Provided data Block Start

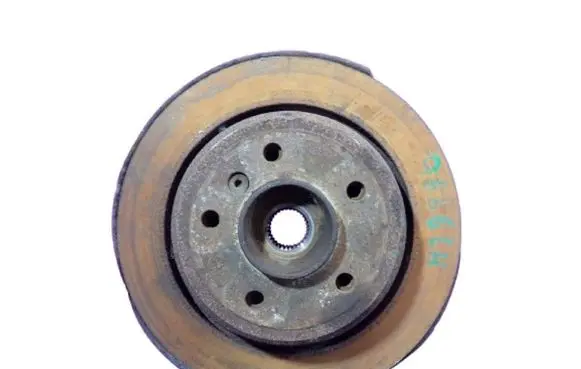 BMW 5 E39 Rear wheel hub spindle/knuckle 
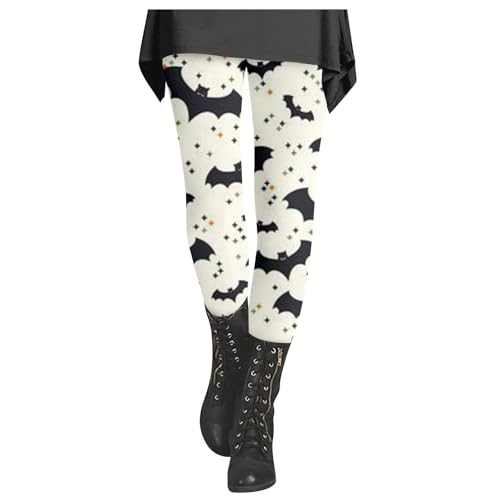 Generisch Damen Leggings Halloween Kopfskelett Bedruckt Erwachsene Kostüme Schädel en Halloween Oversize Yogahose Sporthose Lang Damen Halloween Kostüm Mädchen Tag Der Toten Generisch Damen Leggings Halloween Kopfskelett Bedruckt Erwachsene Kostüme Schädel en Halloween Oversize Yogahose Sporthose Lang Damen Halloween Kostüm Mädchen Tag Der Toten von Generisch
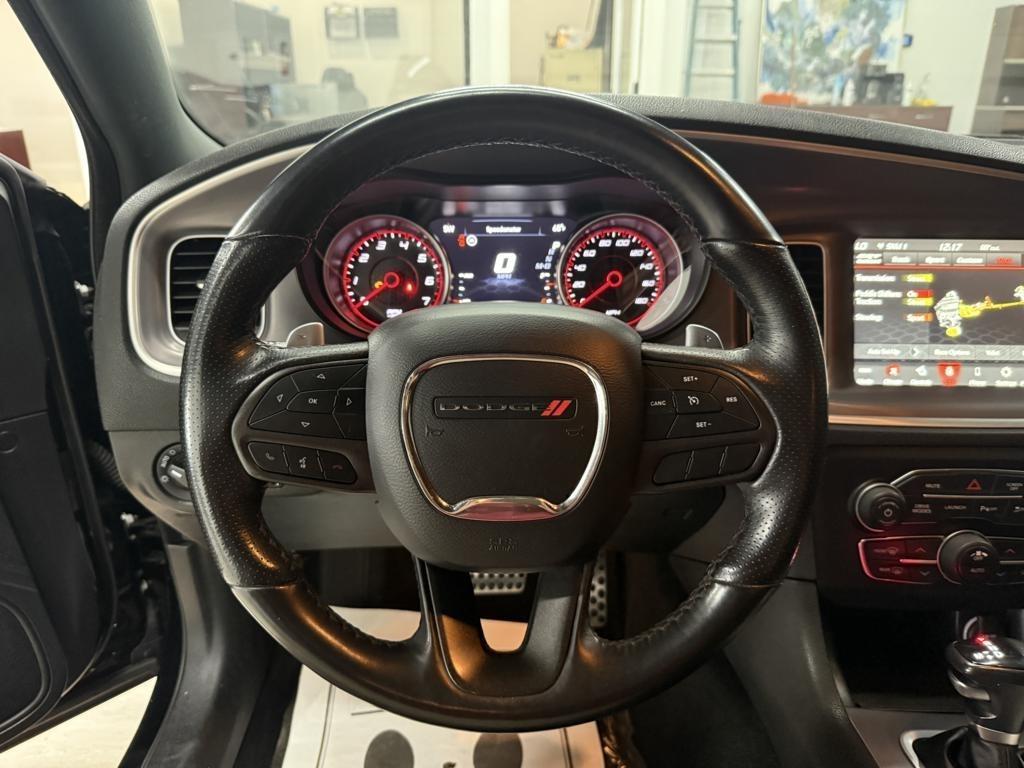 Dodge Charger  2022
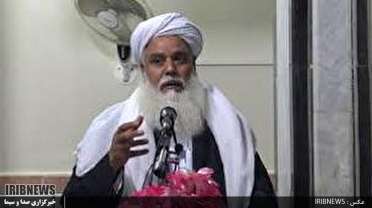 سپاه نینوا گلستان قتل امام جمعه اهل سنت رضا آباد را محکوم کرد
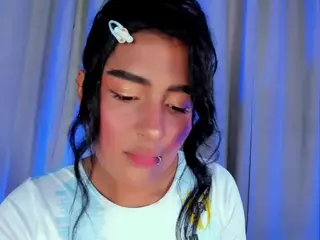 Xia Phoenix's Live Sex Cam Show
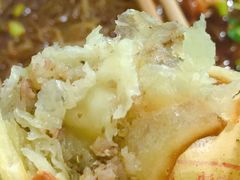 锅盔-甘记肥肠粉(马鞍北路店)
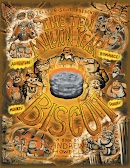 The Ten Million Year Biscuit cover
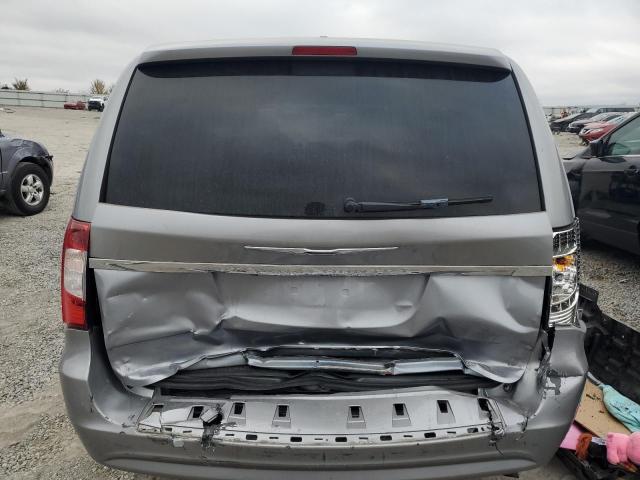 Photo 6 from auction – 2013 CHRYSLER TOWN & COU with VIN 2C4RC1BG1DR646111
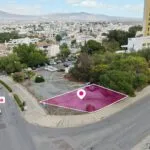 (Share) Plot and Residential field in Aglantzia, Nicosia — Nicosia, Aglandjia (8)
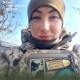 Втратила на війні рідних, але продовжує боротьбу: історія захисниці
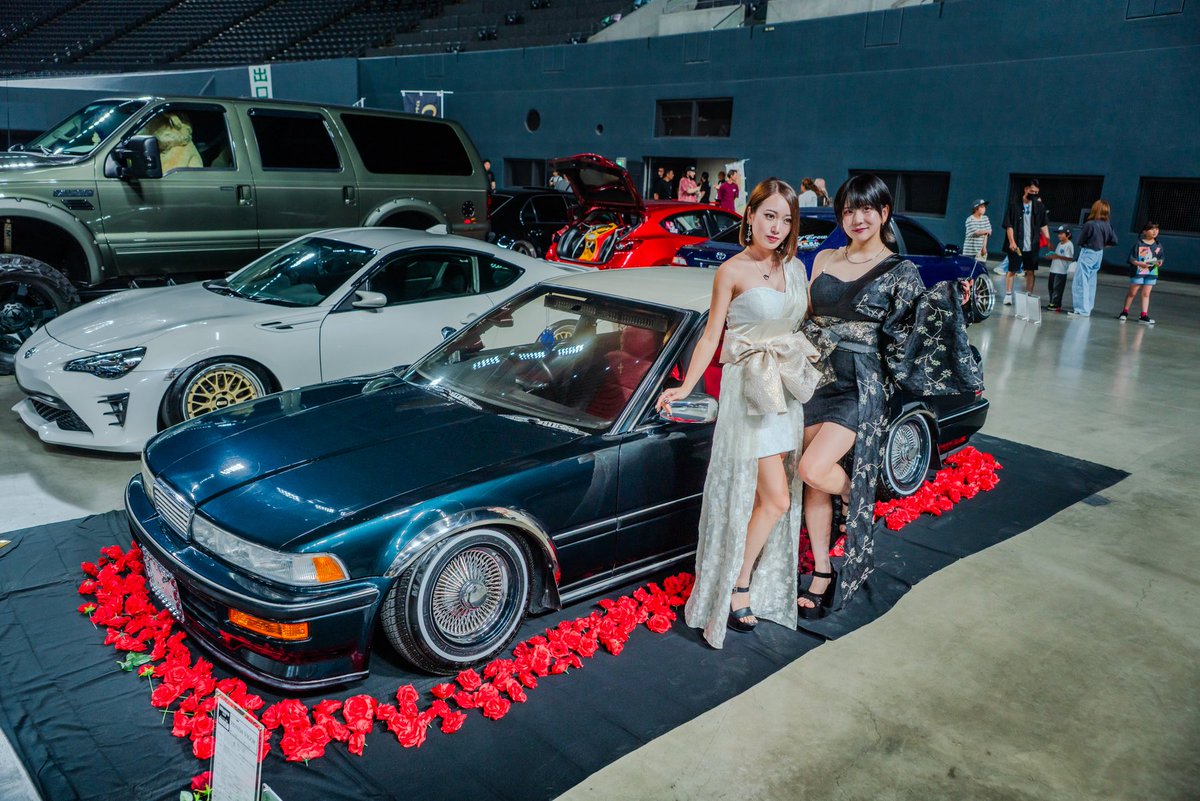 完全にビガーの引き払いが完了致しました！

Provided data Block End

**Task requirements**. Format the data above as a Markdown table with the columns "No." and "Caption", one row per line with blank lines skipped. Leave the pictures out of the table.

**Your solution**.
| No. | Caption |
|---|---|
| 1 |  BMW 5 E39 Rear wheel hub spindle/knuckle  |
| 2 |  Generisch Damen Leggings Halloween Kopfskelett Bedruckt Erwachsene Kostüme Schädel en Halloween Oversize Yogahose Sporthose Lang Damen Halloween Kostüm Mädchen Tag Der Toten Generisch Damen Leggings Halloween Kopfskelett Bedruckt Erwachsene Kostüme Schädel en Halloween Oversize Yogahose Sporthose Lang Damen Halloween Kostüm Mädchen Tag Der Toten von Generisch |
| 3 |  Dodge Charger  2022 |
| 4 |  سپاه نینوا گلستان قتل امام جمعه اهل سنت رضا آباد را محکوم کرد |
| 5 |  Xia Phoenix's Live Sex Cam Show |
| 6 |  锅盔-甘记肥肠粉(马鞍北路店) |
| 7 |  The Ten Million Year Biscuit cover |
| 8 |  Photo 6 from auction – 2013 CHRYSLER TOWN & COU with VIN 2C4RC1BG1DR646111 |
| 9 |  (Share) Plot and Residential field in Aglantzia, Nicosia — Nicosia, Aglandjia (8) |
| 10 |  Втратила на війні рідних, але продовжує боротьбу: історія захисниці |
| 11 |  完全にビガーの引き払いが完了致しました！ |